• Passage shown
- - -
In [None]:
!pip install langchain langchain-community langchain-chroma langchain-ollama langchain-huggingface sentence-transformers transformers pypdf

In [None]:
from google.colab import drive
drive.mount('/content/gdrive')

In [None]:
CSV_PATH = "./gdrive/MyDrive/Agroknow/Incidents"
PDF_PATH = "./gdrive/MyDrive/Agroknow/PDFs"
CHROMA_PATH = "./gdrive/MyDrive/Agroknow/chroma"
FAISS_INDEX_PATH = "./faiss"

In [None]:
import os
from tqdm.notebook import tqdm
import pandas as pd
from concurrent.futures import ProcessPoolExecutor, as_completed
from langchain.embeddings import SentenceTransformerEmbeddings
from langchain.schema import Document
from langchain_chroma import Chroma
from langchain_text_splitters import RecursiveCharacterTextSplitter
from langchain.vectorstores import FAISS
from langchain.chains import RetrievalQA
from langchain.memory import ConversationBufferMemory
from langchain.prompts import PromptTemplate
from langchain_ollama import OllamaLLM
from langchain_community.document_loaders.pdf import PyPDFDirectoryLoader, PyPDFLoader, UnstructuredPDFLoader
from langchain_huggingface import HuggingFacePipeline, HuggingFaceEmbeddings


def load_and_chunk_csv(CSV_PATH):
    """
    Load and process CSV files to create Document objects for use with LangChain using Pandas.

    Args:
        CSV_PATH (str): Path to the directory containing CSV files.

    Returns:
        list[Document]: A list of processed Document objects.
    """
    print("🔍 Loading and chunking CSV data with Pandas...")
    chunks = []

    # Check if CSV_PATH is a directory
    if not os.path.isdir(CSV_PATH):
        print(f"Error: {CSV_PATH} is not a directory")
        return chunks

    # Process each CSV file in the directory
    for filename in os.listdir(CSV_PATH):
        if filename.endswith('.csv'):
            file_path = os.path.join(CSV_PATH, filename)
            try:
                # Read the CSV into a Pandas DataFrame
                df = pd.read_csv(file_path, sep='\t')
                df['summary'] = df['summary'].fillna(df['description'])

                # Process each row in the DataFrame
                for _, row in df.iterrows():
                    # Extract relevant information
                    title = row.get('title', '')
                    date = row.get('date', '')
                    hazard = row.get('hazard', '')
                    summary = row.get('summary', '')
                    product = row.get('product', '')
- - -
• Provided data
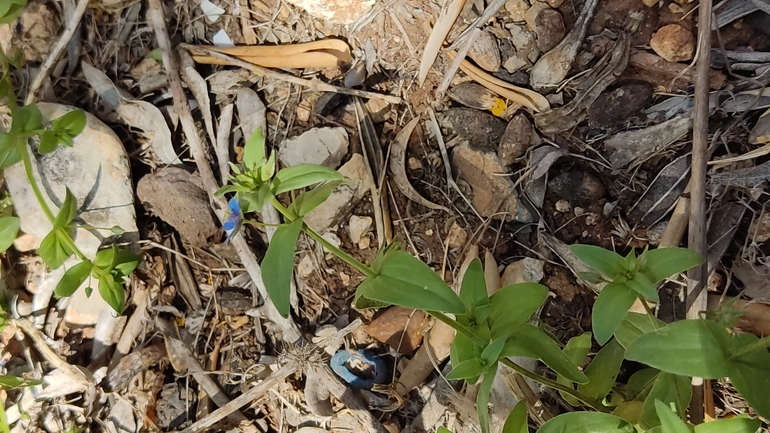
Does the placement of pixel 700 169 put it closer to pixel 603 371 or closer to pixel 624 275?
pixel 624 275

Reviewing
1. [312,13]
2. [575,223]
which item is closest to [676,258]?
[575,223]

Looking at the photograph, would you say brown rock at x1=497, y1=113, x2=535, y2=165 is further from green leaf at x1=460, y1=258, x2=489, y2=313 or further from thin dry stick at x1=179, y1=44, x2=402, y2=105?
green leaf at x1=460, y1=258, x2=489, y2=313

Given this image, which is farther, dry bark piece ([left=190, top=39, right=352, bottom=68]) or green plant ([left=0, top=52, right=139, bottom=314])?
dry bark piece ([left=190, top=39, right=352, bottom=68])

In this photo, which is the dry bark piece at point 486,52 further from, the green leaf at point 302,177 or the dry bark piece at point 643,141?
the green leaf at point 302,177

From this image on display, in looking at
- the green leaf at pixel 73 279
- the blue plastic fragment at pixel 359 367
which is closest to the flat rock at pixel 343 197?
the blue plastic fragment at pixel 359 367

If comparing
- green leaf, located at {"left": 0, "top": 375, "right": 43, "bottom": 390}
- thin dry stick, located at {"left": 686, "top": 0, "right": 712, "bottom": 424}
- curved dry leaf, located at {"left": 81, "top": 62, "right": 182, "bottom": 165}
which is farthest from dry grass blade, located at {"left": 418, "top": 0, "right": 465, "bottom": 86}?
green leaf, located at {"left": 0, "top": 375, "right": 43, "bottom": 390}

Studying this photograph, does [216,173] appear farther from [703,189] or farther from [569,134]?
[703,189]

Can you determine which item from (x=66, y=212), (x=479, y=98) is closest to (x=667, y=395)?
(x=479, y=98)
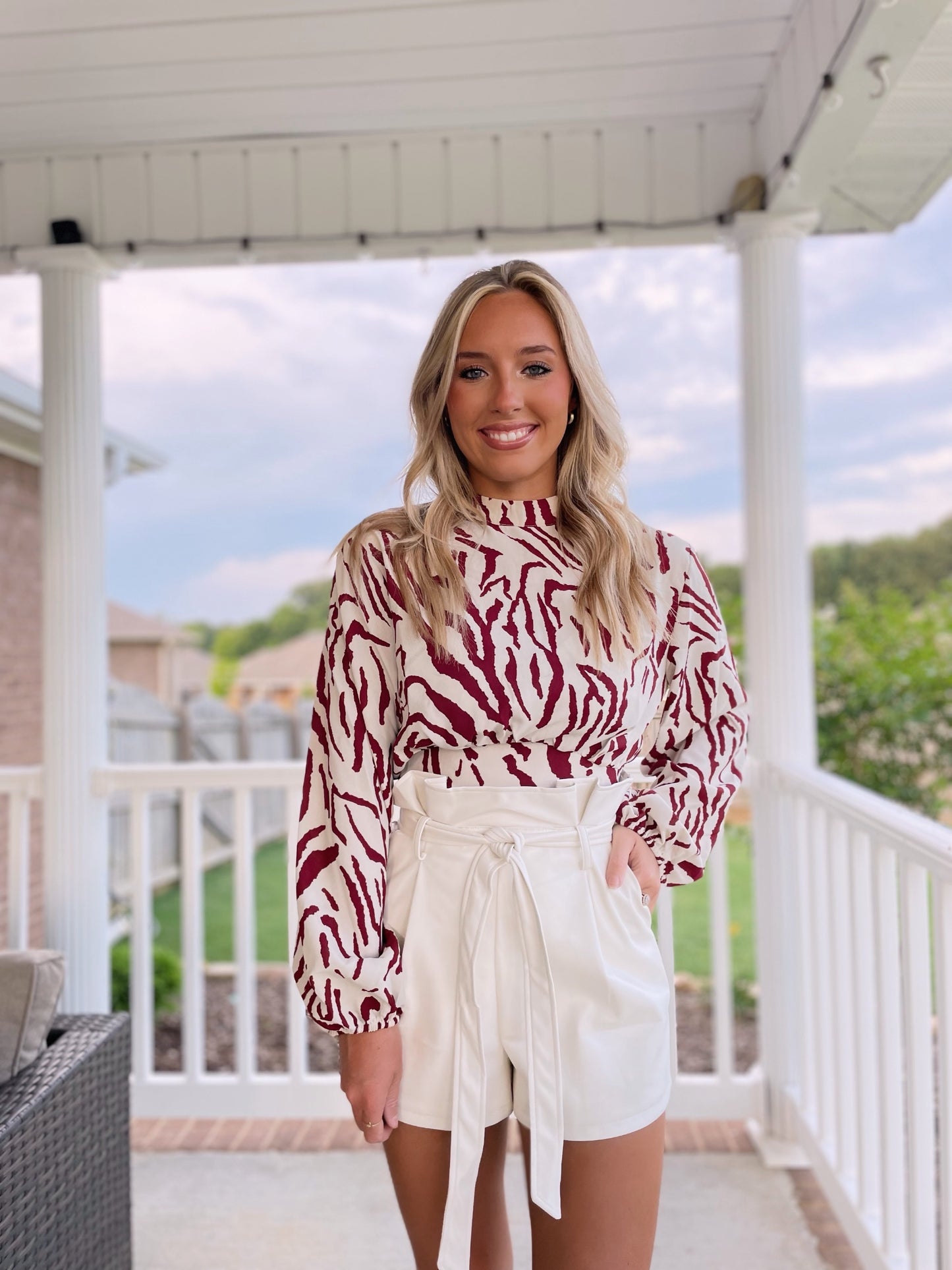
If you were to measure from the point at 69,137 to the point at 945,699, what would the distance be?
12.8 feet

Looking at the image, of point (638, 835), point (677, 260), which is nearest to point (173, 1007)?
point (638, 835)

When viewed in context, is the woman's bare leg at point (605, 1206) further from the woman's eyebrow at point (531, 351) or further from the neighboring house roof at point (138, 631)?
the neighboring house roof at point (138, 631)

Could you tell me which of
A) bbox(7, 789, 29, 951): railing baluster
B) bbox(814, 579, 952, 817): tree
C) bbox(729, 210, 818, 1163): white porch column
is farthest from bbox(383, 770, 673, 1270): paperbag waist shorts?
bbox(814, 579, 952, 817): tree

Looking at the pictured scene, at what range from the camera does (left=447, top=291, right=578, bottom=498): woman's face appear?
4.31 ft

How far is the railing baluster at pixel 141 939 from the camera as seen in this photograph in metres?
2.88

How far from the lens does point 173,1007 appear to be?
496 centimetres

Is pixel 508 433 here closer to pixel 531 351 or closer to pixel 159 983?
pixel 531 351

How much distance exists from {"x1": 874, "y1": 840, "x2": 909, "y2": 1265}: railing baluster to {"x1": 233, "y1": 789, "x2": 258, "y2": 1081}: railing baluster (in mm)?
1648

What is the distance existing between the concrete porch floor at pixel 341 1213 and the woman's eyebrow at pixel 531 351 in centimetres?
191

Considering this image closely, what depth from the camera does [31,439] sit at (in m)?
5.29

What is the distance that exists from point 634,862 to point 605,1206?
1.36 ft

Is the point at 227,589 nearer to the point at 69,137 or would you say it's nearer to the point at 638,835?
the point at 69,137

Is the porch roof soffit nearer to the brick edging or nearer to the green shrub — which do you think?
the brick edging

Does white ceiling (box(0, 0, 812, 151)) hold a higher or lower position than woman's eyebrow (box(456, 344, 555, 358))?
higher
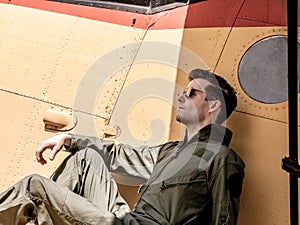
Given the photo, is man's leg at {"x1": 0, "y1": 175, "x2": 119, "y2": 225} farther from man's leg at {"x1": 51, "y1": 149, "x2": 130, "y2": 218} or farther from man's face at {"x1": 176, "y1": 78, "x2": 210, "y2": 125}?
man's face at {"x1": 176, "y1": 78, "x2": 210, "y2": 125}

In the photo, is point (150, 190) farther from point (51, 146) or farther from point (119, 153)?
point (51, 146)

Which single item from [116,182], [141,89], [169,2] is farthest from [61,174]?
[169,2]

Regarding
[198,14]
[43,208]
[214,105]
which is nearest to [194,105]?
[214,105]

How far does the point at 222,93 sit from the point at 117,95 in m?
0.61

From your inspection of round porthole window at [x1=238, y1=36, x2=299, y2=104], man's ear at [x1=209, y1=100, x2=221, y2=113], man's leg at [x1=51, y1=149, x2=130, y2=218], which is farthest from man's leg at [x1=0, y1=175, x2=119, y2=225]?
round porthole window at [x1=238, y1=36, x2=299, y2=104]

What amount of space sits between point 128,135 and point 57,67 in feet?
1.85

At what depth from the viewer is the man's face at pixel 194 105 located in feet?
6.83

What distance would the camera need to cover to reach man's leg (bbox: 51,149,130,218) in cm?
200

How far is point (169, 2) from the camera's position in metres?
2.79

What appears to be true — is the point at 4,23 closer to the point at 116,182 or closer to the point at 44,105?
the point at 44,105

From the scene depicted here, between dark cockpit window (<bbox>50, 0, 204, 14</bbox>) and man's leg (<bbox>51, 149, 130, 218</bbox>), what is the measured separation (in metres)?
0.99

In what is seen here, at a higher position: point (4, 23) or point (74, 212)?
point (4, 23)

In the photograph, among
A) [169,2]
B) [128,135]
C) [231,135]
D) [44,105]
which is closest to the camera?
[231,135]

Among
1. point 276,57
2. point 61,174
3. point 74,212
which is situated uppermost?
point 276,57
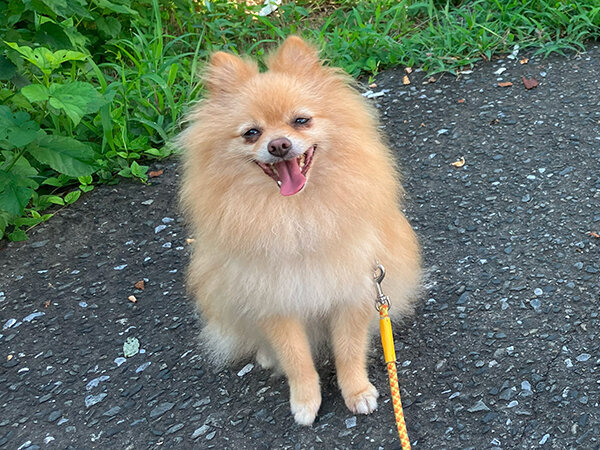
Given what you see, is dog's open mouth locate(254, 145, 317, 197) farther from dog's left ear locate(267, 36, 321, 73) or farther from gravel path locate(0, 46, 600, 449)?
gravel path locate(0, 46, 600, 449)

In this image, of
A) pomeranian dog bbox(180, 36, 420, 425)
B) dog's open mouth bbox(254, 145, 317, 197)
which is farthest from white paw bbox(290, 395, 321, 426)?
dog's open mouth bbox(254, 145, 317, 197)

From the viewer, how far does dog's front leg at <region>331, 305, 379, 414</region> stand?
2.44 meters

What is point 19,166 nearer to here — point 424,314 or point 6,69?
point 6,69

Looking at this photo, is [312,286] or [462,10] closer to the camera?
[312,286]

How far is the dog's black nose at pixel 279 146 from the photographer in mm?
2049

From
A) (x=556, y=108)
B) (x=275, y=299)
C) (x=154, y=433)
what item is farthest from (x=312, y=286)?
(x=556, y=108)

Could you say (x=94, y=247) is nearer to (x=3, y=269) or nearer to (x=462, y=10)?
(x=3, y=269)

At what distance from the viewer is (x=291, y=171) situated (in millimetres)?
2125

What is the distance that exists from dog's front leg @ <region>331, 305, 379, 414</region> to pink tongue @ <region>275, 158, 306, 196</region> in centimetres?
57

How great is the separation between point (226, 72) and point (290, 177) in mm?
464

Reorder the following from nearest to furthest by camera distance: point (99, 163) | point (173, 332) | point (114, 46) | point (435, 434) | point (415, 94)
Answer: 1. point (435, 434)
2. point (173, 332)
3. point (99, 163)
4. point (415, 94)
5. point (114, 46)

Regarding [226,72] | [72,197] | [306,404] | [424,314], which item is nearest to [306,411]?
[306,404]

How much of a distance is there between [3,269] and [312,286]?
2261mm

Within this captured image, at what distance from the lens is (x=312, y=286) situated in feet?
7.29
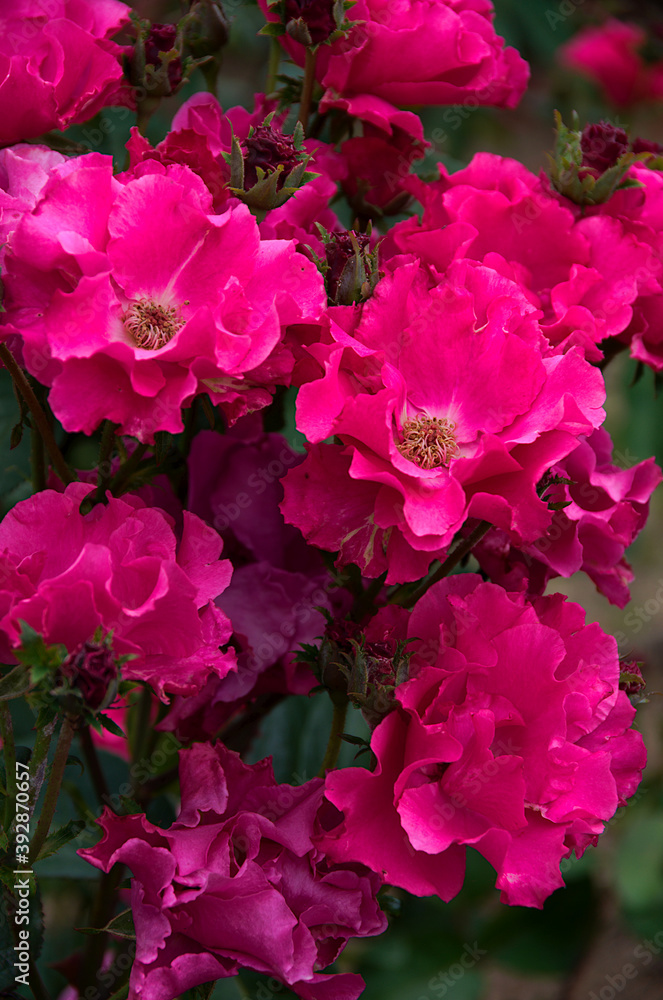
- - -
• Set of tasks
a: Copy the LangChain notebook code, starting with "df['summary'] = df['summary'].fillna(df['description'])" and going on through "hazard = row.get('hazard', '')".
b: In the LangChain notebook code, which column names are read from each row with row.get?
c: Pick up the LangChain notebook code after its last line and continue it.

• Responses to the tasks
a:
df['summary'] = df['summary'].fillna(df['description'])

                # Process each row in the DataFrame
                for _, row in df.iterrows():
                    # Extract relevant information
                    title = row.get('title', '')
                    date = row.get('date', '')
                    hazard = row.get('hazard', '')

b: title, date, hazard, summary, product

c:
                    origin = row.get('origin', '')
                    year = row.get('date', '').split('-')[0] if pd.notna(row.get('date', '')) else ''  # Extract year from date

                    # Create a concise content string
                    content = (
                        f"Title: {title}\n"
                        f"Date: {date}\n"
                        f"Hazard: {hazard}\n"
                        f"Product: {product}\n"
                        f"Origin: {origin}\n"
                        f"Year: {year}\n"
                        f"Summary: {summary}"
                    )

                    # Create a Document object
                    chunk = Document(
                        page_content=content,
                        metadata={
                            "title": title,
                            "date": date,
                            "hazard": hazard,
                            "product": product,
                            "origin": origin,
                            "year": year,
                            "source_file": filename  # Optional: Track source file
                        }
                    )
                    chunks.append(chunk)

            except Exception as e:
                print(f"An unexpected error occurred with {filename}: {str(e)}")

    print(f"✂️ Loaded and processed {len(chunks)} chunks from CSV files using Pandas")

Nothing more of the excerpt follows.